• _GOAL OF THE EXERCISE_: Your task is to print all of the data word for word.

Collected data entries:

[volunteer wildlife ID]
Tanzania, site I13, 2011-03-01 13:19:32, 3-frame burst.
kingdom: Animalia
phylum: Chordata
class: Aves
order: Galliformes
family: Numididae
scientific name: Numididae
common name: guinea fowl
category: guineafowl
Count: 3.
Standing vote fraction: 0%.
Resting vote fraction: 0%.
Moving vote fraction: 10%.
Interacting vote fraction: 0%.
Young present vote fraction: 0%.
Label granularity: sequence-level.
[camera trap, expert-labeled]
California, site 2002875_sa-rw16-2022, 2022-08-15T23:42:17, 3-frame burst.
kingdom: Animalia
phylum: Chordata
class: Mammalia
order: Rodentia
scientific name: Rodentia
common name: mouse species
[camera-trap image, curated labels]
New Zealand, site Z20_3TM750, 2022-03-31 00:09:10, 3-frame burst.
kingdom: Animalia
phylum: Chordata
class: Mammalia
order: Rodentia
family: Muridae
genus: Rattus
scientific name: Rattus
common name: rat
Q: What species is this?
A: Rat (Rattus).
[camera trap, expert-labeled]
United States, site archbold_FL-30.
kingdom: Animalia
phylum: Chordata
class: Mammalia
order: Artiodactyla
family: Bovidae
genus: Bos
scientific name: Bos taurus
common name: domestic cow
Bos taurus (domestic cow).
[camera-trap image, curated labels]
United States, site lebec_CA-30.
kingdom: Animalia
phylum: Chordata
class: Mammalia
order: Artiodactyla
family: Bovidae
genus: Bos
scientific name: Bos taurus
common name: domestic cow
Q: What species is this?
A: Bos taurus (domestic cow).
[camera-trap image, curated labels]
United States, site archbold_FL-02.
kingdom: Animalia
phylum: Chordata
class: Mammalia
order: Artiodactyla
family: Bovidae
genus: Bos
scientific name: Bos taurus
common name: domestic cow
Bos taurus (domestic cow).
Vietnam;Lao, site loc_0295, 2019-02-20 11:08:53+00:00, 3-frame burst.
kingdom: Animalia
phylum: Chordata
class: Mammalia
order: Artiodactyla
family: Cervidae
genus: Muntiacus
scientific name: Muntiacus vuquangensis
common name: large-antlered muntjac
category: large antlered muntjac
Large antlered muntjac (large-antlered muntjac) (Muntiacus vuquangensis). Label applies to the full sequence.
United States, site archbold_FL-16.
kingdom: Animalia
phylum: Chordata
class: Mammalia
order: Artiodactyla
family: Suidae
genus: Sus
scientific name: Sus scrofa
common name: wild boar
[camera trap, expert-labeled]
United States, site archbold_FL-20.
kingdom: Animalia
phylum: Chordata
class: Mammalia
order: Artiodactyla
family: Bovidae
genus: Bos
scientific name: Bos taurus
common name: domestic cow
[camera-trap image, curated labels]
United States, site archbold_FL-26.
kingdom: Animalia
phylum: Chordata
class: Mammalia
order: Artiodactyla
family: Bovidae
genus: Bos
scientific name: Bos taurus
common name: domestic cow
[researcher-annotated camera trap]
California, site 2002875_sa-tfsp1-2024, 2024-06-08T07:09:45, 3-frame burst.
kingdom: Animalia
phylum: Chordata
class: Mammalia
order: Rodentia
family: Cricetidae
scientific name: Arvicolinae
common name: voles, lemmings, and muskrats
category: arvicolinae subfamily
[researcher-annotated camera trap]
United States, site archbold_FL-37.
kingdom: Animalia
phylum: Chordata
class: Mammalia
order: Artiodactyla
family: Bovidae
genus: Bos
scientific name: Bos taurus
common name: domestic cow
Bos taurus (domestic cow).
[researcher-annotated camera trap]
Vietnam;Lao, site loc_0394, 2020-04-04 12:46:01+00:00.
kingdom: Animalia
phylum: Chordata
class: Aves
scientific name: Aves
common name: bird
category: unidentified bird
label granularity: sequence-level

• _RESPONSE_:
[volunteer wildlife ID]
Tanzania, site I13, 2011-03-01 13:19:32, 3-frame burst.
kingdom: Animalia
phylum: Chordata
class: Aves
order: Galliformes
family: Numididae
scientific name: Numididae
common name: guinea fowl
category: guineafowl
Count: 3.
Standing vote fraction: 0%.
Resting vote fraction: 0%.
Moving vote fraction: 10%.
Interacting vote fraction: 0%.
Young present vote fraction: 0%.
Label granularity: sequence-level.
[camera trap, expert-labeled]
California, site 2002875_sa-rw16-2022, 2022-08-15T23:42:17, 3-frame burst.
kingdom: Animalia
phylum: Chordata
class: Mammalia
order: Rodentia
scientific name: Rodentia
common name: mouse species
[camera-trap image, curated labels]
New Zealand, site Z20_3TM750, 2022-03-31 00:09:10, 3-frame burst.
kingdom: Animalia
phylum: Chordata
class: Mammalia
order: Rodentia
family: Muridae
genus: Rattus
scientific name: Rattus
common name: rat
Q: What species is this?
A: Rat (Rattus).
[camera trap, expert-labeled]
United States, site archbold_FL-30.
kingdom: Animalia
phylum: Chordata
class: Mammalia
order: Artiodactyla
family: Bovidae
genus: Bos
scientific name: Bos taurus
common name: domestic cow
Bos taurus (domestic cow).
[camera-trap image, curated labels]
United States, site lebec_CA-30.
kingdom: Animalia
phylum: Chordata
class: Mammalia
order: Artiodactyla
family: Bovidae
genus: Bos
scientific name: Bos taurus
common name: domestic cow
Q: What species is this?
A: Bos taurus (domestic cow).
[camera-trap image, curated labels]
United States, site archbold_FL-02.
kingdom: Animalia
phylum: Chordata
class: Mammalia
order: Artiodactyla
family: Bovidae
genus: Bos
scientific name: Bos taurus
common name: domestic cow
Bos taurus (domestic cow).
Vietnam;Lao, site loc_0295, 2019-02-20 11:08:53+00:00, 3-frame burst.
kingdom: Animalia
phylum: Chordata
class: Mammalia
order: Artiodactyla
family: Cervidae
genus: Muntiacus
scientific name: Muntiacus vuquangensis
common name: large-antlered muntjac
category: large antlered muntjac
Large antlered muntjac (large-antlered muntjac) (Muntiacus vuquangensis). Label applies to the full sequence.
United States, site archbold_FL-16.
kingdom: Animalia
phylum: Chordata
class: Mammalia
order: Artiodactyla
family: Suidae
genus: Sus
scientific name: Sus scrofa
common name: wild boar
[camera trap, expert-labeled]
United States, site archbold_FL-20.
kingdom: Animalia
phylum: Chordata
class: Mammalia
order: Artiodactyla
family: Bovidae
genus: Bos
scientific name: Bos taurus
common name: domestic cow
[camera-trap image, curated labels]
United States, site archbold_FL-26.
kingdom: Animalia
phylum: Chordata
class: Mammalia
order: Artiodactyla
family: Bovidae
genus: Bos
scientific name: Bos taurus
common name: domestic cow
[researcher-annotated camera trap]
California, site 2002875_sa-tfsp1-2024, 2024-06-08T07:09:45, 3-frame burst.
kingdom: Animalia
phylum: Chordata
class: Mammalia
order: Rodentia
family: Cricetidae
scientific name: Arvicolinae
common name: voles, lemmings, and muskrats
category: arvicolinae subfamily
[researcher-annotated camera trap]
United States, site archbold_FL-37.
kingdom: Animalia
phylum: Chordata
class: Mammalia
order: Artiodactyla
family: Bovidae
genus: Bos
scientific name: Bos taurus
common name: domestic cow
Bos taurus (domestic cow).
[researcher-annotated camera trap]
Vietnam;Lao, site loc_0394, 2020-04-04 12:46:01+00:00.
kingdom: Animalia
phylum: Chordata
class: Aves
scientific name: Aves
common name: bird
category: unidentified bird
label granularity: sequence-level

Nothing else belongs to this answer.